== Tekst do analizy ==
Powiem szczerze: denerwuje mnie wielu kierowców (a także pieszych, rowerzystów). Czasem nawet bardzo. Swoją bezmyślnością, brakiem wyobraźni, ślamazarnością albo bezczelnością. Nigdy jednak nie przyszło mi do głowy, by zajechać komuś drogę, a następnie wysiąść z auta i przystąpić do bicia.  Nie jestem facetem delikatnym i nieśmiałym. Mam dobre warunki fizyczne. Przede wszystkim jednak mam rozum!

Pragnę zwrócić uwagę, że postulat surowych i bezwzględnych kar dla sprawców takich czynów wygłaszam nie tylko ja, ale mnóstwo internautów w komentarzach pod filmami prezentującymi tego typu zdarzenia. Może więc specjaliści od ustanawiania prawa wezmą to pod uwagę?

Pokrzywdzeni boją się zeznawać

W polskim prawie istnieje jeszcze jedna chora sytuacja. Wyobraźmy sobie, że pobity kierowca albo kierowca, któremu jakiś bandyta i chuligan zdemolował samochód, zgłasza to zdarzenie do policji. Policja wszczyna dochodzenie i sprawa trafia do sądu. Sprawca czynu ma prawo zapoznać się z aktami dochodzenia, a więc także z imieniem i nazwiskiem oraz adresem osoby, która zgłosiła napaść. To powoduje, że część poszkodowanych nie zgłasza takich zdarzeń, gdyż obawia się możliwej zemsty ze strony sprawcy.

== Dane wejściowe ==
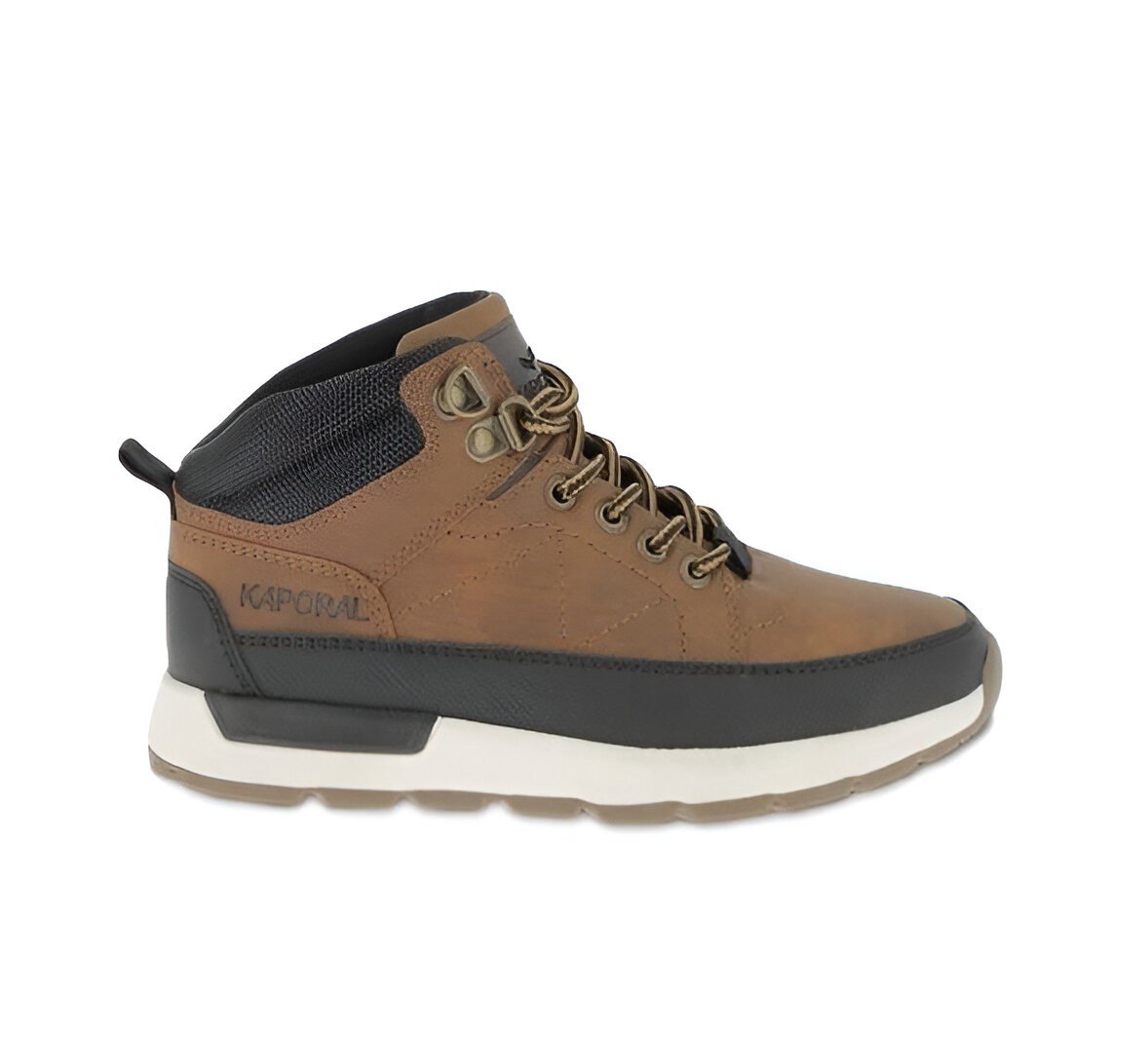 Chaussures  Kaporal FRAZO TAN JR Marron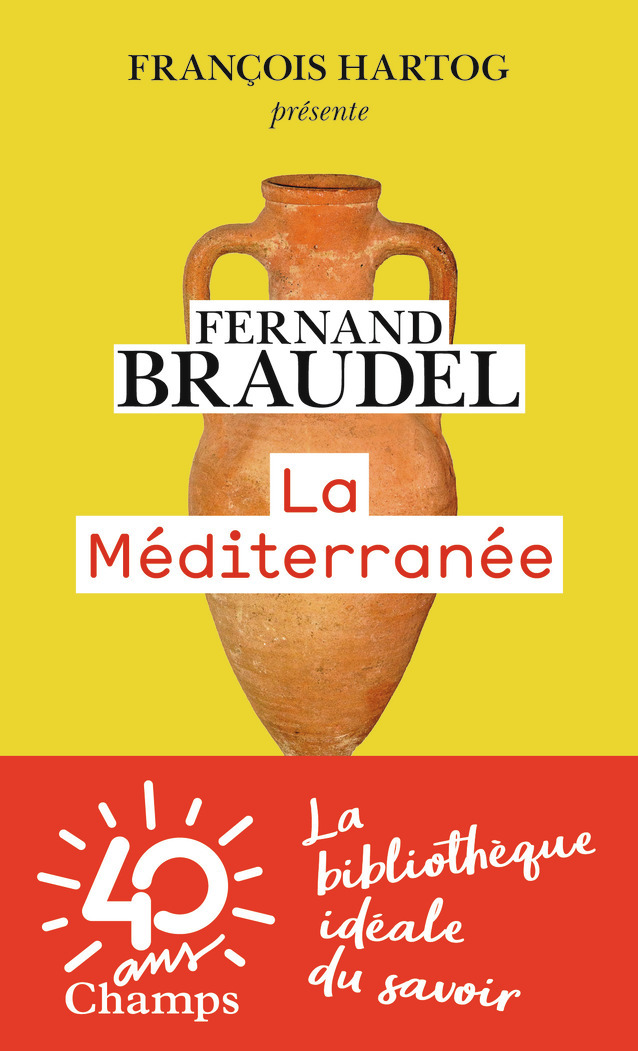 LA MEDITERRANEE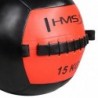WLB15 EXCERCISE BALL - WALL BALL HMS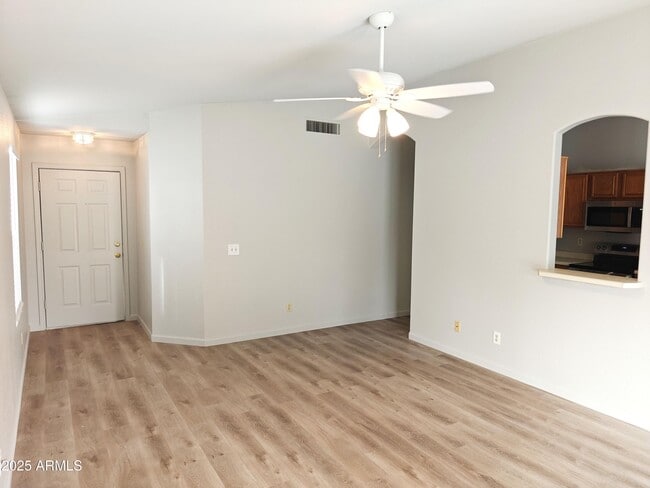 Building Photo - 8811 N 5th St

== Polecenie A ==
Powtórz dosłownie fragment tekstu o agresji kierowców: zacznij od miejsca ze słowami "W polskim prawie istnieje", a zakończ po słowach "ze strony sprawcy.".
== Polecenie B ==
Kontynuuj tekst o agresji kierowców od miejsca, w którym się urywa.

== Odpowiedź A ==
W polskim prawie istnieje jeszcze jedna chora sytuacja. Wyobraźmy sobie, że pobity kierowca albo kierowca, któremu jakiś bandyta i chuligan zdemolował samochód, zgłasza to zdarzenie do policji. Policja wszczyna dochodzenie i sprawa trafia do sądu. Sprawca czynu ma prawo zapoznać się z aktami dochodzenia, a więc także z imieniem i nazwiskiem oraz adresem osoby, która zgłosiła napaść. To powoduje, że część poszkodowanych nie zgłasza takich zdarzeń, gdyż obawia się możliwej zemsty ze strony sprawcy.

== Odpowiedź B ==
Należy wprowadzić zasadę, że w takich sprawach nazwisko i adres osoby poszkodowanej pozostaje dostępny tylko dla organów ścigania i sądu. Sprawca przestępstwa absolutnie nie powinien mieć dostępu do takich danych.

Jak postępować w sytuacji zagrożenia?

Przede wszystkim starajcie się unikać prowokowania konfliktowych sytuacji. Nawet jeśli ktoś trąbi, wygraża, pokazuje ordynarne gesty albo kieruje do was wyzwiska, nie wdawajcie się w dyskusję z prostakiem. To może spowodować tylko eskalację konfliktu i zagrożenia. Warto zadać sobie pytanie: czy taki cham i prostak jest mi równy i może mnie obrazić?

Wdając się w polemiki i dyskusje schodzicie do jego poziomu. W dodatku może być to jakiś kryminalista mający nóż w ręku albo naćpany prymityw, pozbawiony zdolności oceny swoich czynów.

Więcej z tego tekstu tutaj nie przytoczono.